Vous avais-je déjà raconté que j’étais petit-fils de boucher ? Sans doute pas, car je n’en ai pris réellement conscience qu’au dernier diner de famille, lorsque mon père nous a montré l’album-photo de la boucherie de Lucenay-les-Aix. A son apogée au coeur des années 60, elle était représentative d’une époque où les petits commerces étaient encore florissants dans les villages et participaient pleinement à la vie de la communauté, où la fête du village devenait prétexte à un concours de créativité pour chacune des vitrines, et enfin une époque où on avait une relation plus directe et décomplexée avec la nourriture que l’on mangeait.



Qui oserait aujourd’hui représenter dans sa vitrine un cadavre de cochon dans une position humaine en train de jouer du saxophone ? Sauf qu’à l’époque, chacun avait déjà assisté ou participé à la “mise-à-mort” d’un animal pour le mettre dans son assiette.

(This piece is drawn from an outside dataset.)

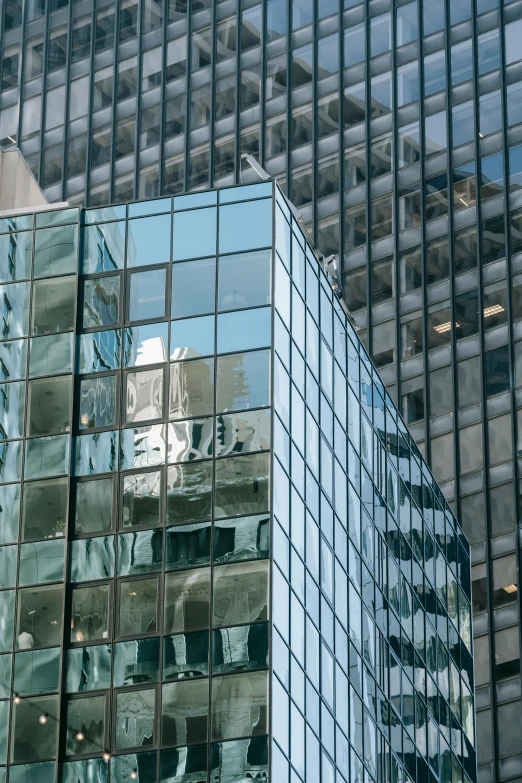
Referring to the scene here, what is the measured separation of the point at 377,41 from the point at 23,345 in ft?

Cette promiscuité entre l’homme et l’animal scellait un pacte entre eux, dans lequel chacun connaissait précisément son rôle et sa finalité dans la société. De fait la mort de l’animal n’était pas cachée, elle était communément acceptée et considérée comme naturelle dans le cycle de la vie. Cette mise-en-scène peut dans ce contexte être assimilée à un dernier hommage rendu par l’homme à l’animal, qui lui assure par sa disparition sa subsistance. Et avec une légèreté et simplicité qui nous fait grandement défaut aujourd’hui.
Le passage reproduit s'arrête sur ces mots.